Fans will no longer be able to tune into ESPN Tucson and hear Jeff Dean hosting his show. Friday morning was his last show, according to his Facebook and Twitter pages.

The Jeff Dean Show had been airing from 7-9a MT weekday mornings. Dean took to social media to relay the news and the reason behind him stepping away from the microphone. Dean said on Facebook:

“This morning I signed off from my radio show on ESPN Tucson for the final time. I have been devoting too much of my life and my time to working multiple jobs…the years of burning the candle at both ends has taken a dire toll on my health and for the first time in my life, I’m going to put myself and my livelihood first”

Jeff Dean Facebook

Dean went on to emphasize that he isn’t stepping away from ESPN Tucson, he’s just taking himself off the air. He also added that “gladly, I will be continuing my position as PA announcer of University of Arizona Football and Men’s basketball.”

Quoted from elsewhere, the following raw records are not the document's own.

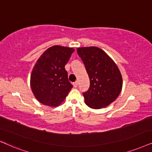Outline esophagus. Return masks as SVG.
<instances>
[{
  "mask_svg": "<svg viewBox=\"0 0 152 152\" xmlns=\"http://www.w3.org/2000/svg\"><path fill=\"white\" fill-rule=\"evenodd\" d=\"M78 81H76V82H74V86L75 87V88H76V87H78Z\"/></svg>",
  "mask_w": 152,
  "mask_h": 152,
  "instance_id": "obj_1",
  "label": "esophagus"
}]
</instances>
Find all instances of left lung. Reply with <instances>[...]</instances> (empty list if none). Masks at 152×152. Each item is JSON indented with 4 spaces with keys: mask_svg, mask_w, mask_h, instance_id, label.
<instances>
[{
    "mask_svg": "<svg viewBox=\"0 0 152 152\" xmlns=\"http://www.w3.org/2000/svg\"><path fill=\"white\" fill-rule=\"evenodd\" d=\"M77 53L90 78V88L83 94L86 105L94 109L108 106L122 91L120 69L106 52L96 46L78 48Z\"/></svg>",
    "mask_w": 152,
    "mask_h": 152,
    "instance_id": "left-lung-1",
    "label": "left lung"
}]
</instances>
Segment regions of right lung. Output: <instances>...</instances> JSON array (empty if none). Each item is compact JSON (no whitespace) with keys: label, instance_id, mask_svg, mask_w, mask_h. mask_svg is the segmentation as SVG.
I'll list each match as a JSON object with an SVG mask.
<instances>
[{"label":"right lung","instance_id":"obj_1","mask_svg":"<svg viewBox=\"0 0 152 152\" xmlns=\"http://www.w3.org/2000/svg\"><path fill=\"white\" fill-rule=\"evenodd\" d=\"M74 51L73 48L53 46L37 60L30 76V87L40 103L56 107L65 99L73 86L64 66Z\"/></svg>","mask_w":152,"mask_h":152}]
</instances>
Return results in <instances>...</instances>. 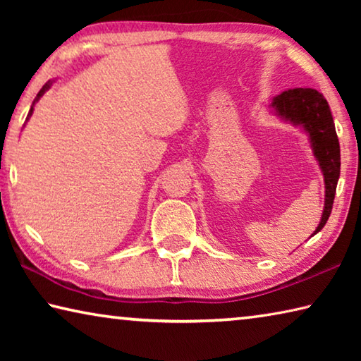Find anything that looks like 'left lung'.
Returning <instances> with one entry per match:
<instances>
[{"instance_id":"obj_1","label":"left lung","mask_w":361,"mask_h":361,"mask_svg":"<svg viewBox=\"0 0 361 361\" xmlns=\"http://www.w3.org/2000/svg\"><path fill=\"white\" fill-rule=\"evenodd\" d=\"M272 106L277 109L280 116L298 126H302L304 130L309 133L314 154L320 164L323 176H325V210H323L319 228L314 232L317 234L331 215L336 186H338L341 172L339 140L336 135L331 111H329L325 97L317 92L315 89L286 90L274 99Z\"/></svg>"}]
</instances>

Dean would also go onto Twitter to add even further context for his self-removal from the ESPN Tucson airwaves. He added, “It’s not a decision I arrived at hastily, as it’s been a 6 month mental grind to make the ultimate decision that had to be made, and I’m not particularly happy about it, but I have to put my health first, we all do, and make sure we’re around long enough to enjoy life”.

Dean had been ESPN Tucson’s morning host since November 2019.